JAMA. 1999;282(14):1312B. doi:10.1001/jama.282.14.1312

The originality which Koch has displayed in most of his previous work is again shown in his official report1 on his studies of malaria at Grosseto. We learn from this report that he has been working at Grosseto in Tuscany, Italy, in conjunction with Professor Trosch and Dr. Ollwig, during the past summer season. This town is notorious for the prevalence of malaria during the hot season, which induces thousands of the inhabitants to leave it during the summer. Researches in the large public hospitals, as well as in the private practice of the sanitary officer, Dr. Pizzeti, showed that prior to June 23 there were relatively a small number of fever cases, and that these were invariably relapses of infections dating back to previous summers.
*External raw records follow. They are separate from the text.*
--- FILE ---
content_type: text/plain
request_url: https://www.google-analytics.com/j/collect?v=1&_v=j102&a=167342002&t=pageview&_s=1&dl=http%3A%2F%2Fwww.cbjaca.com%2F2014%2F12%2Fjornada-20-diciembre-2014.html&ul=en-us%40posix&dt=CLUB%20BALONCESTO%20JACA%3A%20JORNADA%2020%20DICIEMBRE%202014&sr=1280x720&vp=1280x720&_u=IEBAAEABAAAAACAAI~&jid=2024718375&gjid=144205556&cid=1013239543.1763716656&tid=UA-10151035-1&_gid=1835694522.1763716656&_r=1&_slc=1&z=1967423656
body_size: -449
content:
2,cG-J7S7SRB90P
After this date, however, new infections occurred in such numbers that the term "epidemic" could be used. The diagnosis was based on the presence of parasites in the blood in 408 instances, confirmed by the microscope as well as the clinical history, while all suspected cases in which the parasites were not found, proved to be not malaria by the subsequent course. Of the 408 cases, 15 were of the quartan type, 202 of the tertian variety, while 181 belonged to the estivo-autumnal class. The latter, identical in its parasite with the true tropical fever, was always a severe type of disease, however, without a death—under quinin treatment.